SOURCE EXCERPT:
# BMW Soft Paint?



## GazGJ (Oct 15, 2014)

Last night I had my first attempt with a dual action polisher.

So to be cautious I started off with (what I thought was) a fairly low abrasive polish/pad combination, on a reputably hard BMW paint.

I used Menzerna Super Finish SF4000 (PO106FA) applied using a DAS6 Pro with a Orange Sonus finishing pad.

I primed the pad with polish then added an additional three peas size spots to work with.

I worked in a 1 square foot area with the machine speed set to 4.5.

I worked the polish until it went clear and wiped off the residue. There were still visible swirls so I repeated the steps above again.

I wiped down the panel with IPA to remove any potential filling effects and the 50:50's are below (Sorry iphone quality)

Now I know the finish is not perfect by any means, (Didn't have time for further refinement.) But I am surprised with the progress I made on what I perceive to be a relatively mild polish/pad combo on a reputably hard BMW paint.

So...

> am I underestimating the power of this machine and / or polish?
> is there something wrong my technique?
> Does the BMW (1 Series 10 reg) have soft paint?

or are these results what you'd expect for the steps that I took?


----------



## xJay1337 (Jul 20, 2012)

Haven't worked on a 1 series specifically but done plenty of BMW's and very hard paint on all of them, especially since the Bangle Era.. did a couple of old BMW's and the E46 era was medium-hard..


----------



## GazGJ (Oct 15, 2014)

If this is in fact hard paint, then I guess I will need to be uber careful when I get my Alfa next month...


----------



## smack (Nov 6, 2014)

I would change up your technique and pad selection a bit.

Grab a white polishing pad to pair up with SF4000, set the machine speed to 5, and instead of priming the pad with SF4000 and then adding working product, prime the pad with a quick shot of a detail spray and add 3-4 drops of your working product. Also on the first few passes exert a bit of downward pressure and then ease up to just the weight of the machine on the last two passes.

This should get a much better results from this one step.


----------



## GazGJ (Oct 15, 2014)

smack said:


> I would change up your technique and pad selection a bit.
> 
> Grab a white polishing pad to pair up with SF4000, set the machine speed to 5, and instead of priming the pad with SF4000 and then adding working product, prime the pad with a quick shot of a detail spray and add 3-4 drops of your working product. Also on the first few passes exert a bit of downward pressure and then ease up to just the weight of the machine on the last two passes.

TASKS FOR THIS EXERCISE:
1 - Answer from the polishing thread:
(a) At what speed setting did GazGJ run the machine?
(b) What did GazGJ use to wipe down the panel before the 50:50 comparison?
(c) What color of pad does smack suggest pairing with SF4000?
2 - Translate this sentence from the polishing thread into Spanish: "I worked in a 1 square foot area with the machine speed set to 4.5."

DATA SUPPLIED:
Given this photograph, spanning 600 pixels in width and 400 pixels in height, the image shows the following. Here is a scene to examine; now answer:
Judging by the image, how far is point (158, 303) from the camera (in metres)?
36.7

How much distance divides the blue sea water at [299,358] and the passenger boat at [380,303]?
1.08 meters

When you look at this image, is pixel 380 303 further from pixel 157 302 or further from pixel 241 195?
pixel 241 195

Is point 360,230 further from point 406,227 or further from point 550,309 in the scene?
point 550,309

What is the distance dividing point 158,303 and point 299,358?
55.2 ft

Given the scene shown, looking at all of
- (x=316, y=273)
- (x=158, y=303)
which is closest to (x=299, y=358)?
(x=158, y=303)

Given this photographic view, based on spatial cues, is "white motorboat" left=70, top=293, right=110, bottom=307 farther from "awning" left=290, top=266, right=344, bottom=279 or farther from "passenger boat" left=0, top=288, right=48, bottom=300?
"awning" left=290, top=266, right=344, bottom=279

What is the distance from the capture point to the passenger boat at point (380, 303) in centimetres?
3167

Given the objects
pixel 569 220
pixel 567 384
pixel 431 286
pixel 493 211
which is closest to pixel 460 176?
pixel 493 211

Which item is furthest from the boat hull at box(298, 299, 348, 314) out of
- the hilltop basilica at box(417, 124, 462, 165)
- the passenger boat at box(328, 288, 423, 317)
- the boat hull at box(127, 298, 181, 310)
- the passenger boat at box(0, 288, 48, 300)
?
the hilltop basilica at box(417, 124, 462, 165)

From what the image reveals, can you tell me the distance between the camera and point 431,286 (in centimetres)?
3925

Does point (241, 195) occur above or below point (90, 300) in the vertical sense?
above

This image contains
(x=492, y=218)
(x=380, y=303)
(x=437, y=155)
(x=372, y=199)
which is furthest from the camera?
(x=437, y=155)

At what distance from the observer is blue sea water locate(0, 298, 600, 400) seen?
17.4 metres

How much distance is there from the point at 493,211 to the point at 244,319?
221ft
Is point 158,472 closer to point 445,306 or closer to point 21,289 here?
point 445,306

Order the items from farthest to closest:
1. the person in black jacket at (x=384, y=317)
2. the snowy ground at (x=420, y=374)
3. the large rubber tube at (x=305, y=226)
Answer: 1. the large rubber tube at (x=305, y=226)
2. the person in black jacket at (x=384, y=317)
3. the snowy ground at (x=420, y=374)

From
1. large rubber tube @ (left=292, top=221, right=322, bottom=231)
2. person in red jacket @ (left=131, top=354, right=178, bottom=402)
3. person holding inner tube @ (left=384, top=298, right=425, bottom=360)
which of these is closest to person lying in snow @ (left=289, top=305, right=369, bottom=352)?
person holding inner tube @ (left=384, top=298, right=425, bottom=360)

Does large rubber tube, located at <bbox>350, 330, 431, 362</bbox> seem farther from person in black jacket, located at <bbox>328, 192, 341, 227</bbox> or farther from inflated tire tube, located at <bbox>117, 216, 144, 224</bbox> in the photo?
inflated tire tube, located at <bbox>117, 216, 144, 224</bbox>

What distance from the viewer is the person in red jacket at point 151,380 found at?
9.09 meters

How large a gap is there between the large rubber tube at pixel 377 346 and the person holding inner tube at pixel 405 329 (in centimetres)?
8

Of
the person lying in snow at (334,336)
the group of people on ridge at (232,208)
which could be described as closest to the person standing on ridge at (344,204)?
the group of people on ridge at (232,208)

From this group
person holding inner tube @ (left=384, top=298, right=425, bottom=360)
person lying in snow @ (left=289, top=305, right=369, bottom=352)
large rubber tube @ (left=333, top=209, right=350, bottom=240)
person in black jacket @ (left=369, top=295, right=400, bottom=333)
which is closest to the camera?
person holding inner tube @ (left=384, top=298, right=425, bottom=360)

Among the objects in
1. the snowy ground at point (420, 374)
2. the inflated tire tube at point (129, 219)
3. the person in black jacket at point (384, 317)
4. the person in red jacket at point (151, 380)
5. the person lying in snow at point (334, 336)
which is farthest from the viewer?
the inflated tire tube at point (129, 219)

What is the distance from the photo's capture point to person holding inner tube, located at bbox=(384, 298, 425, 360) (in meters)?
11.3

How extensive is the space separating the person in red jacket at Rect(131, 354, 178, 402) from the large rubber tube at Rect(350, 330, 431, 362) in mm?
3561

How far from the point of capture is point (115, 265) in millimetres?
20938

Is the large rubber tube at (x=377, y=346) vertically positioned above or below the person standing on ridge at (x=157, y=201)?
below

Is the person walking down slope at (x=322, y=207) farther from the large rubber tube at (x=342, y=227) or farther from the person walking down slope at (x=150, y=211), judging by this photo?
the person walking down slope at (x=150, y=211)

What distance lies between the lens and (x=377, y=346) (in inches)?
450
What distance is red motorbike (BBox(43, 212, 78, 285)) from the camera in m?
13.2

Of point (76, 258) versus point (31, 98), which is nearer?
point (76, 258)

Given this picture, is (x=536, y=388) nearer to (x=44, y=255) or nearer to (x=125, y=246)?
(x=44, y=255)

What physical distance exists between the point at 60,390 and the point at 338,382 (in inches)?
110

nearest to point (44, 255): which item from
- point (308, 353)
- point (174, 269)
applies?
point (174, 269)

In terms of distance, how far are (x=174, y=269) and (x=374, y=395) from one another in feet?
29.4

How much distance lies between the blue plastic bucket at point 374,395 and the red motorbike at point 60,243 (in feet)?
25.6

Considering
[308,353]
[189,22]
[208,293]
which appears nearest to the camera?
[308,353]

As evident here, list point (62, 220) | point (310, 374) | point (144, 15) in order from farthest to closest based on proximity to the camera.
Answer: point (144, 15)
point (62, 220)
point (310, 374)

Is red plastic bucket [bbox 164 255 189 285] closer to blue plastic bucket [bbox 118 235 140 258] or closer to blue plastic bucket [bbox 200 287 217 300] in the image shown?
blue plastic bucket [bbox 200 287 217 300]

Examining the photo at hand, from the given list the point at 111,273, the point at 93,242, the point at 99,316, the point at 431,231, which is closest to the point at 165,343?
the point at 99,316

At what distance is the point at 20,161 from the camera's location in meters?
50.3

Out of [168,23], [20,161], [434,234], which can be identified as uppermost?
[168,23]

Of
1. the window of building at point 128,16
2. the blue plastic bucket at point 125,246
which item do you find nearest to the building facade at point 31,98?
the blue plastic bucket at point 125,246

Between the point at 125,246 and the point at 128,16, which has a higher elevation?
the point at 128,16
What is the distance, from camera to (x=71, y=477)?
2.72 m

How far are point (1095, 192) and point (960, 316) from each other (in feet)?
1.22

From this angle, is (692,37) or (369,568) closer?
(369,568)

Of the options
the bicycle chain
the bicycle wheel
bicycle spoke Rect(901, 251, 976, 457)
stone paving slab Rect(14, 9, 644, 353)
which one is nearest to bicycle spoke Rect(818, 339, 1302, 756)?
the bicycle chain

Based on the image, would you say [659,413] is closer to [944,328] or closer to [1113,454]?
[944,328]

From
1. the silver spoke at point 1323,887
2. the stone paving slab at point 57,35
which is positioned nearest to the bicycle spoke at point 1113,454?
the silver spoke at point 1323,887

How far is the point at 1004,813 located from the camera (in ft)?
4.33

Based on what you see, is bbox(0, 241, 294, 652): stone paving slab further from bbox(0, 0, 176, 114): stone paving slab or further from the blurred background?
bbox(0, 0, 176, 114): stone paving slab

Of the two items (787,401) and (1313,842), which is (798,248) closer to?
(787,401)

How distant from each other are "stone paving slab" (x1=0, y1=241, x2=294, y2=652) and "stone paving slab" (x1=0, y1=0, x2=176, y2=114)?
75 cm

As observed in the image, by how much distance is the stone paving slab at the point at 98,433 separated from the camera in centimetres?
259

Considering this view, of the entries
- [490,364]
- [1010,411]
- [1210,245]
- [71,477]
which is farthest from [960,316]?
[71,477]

ANSWERS PER TASK:
1 -
(a) 4.5
(b) IPA
(c) White

2 - Trabajé en un área de 1 pie cuadrado con la velocidad de la máquina ajustada en 4,5.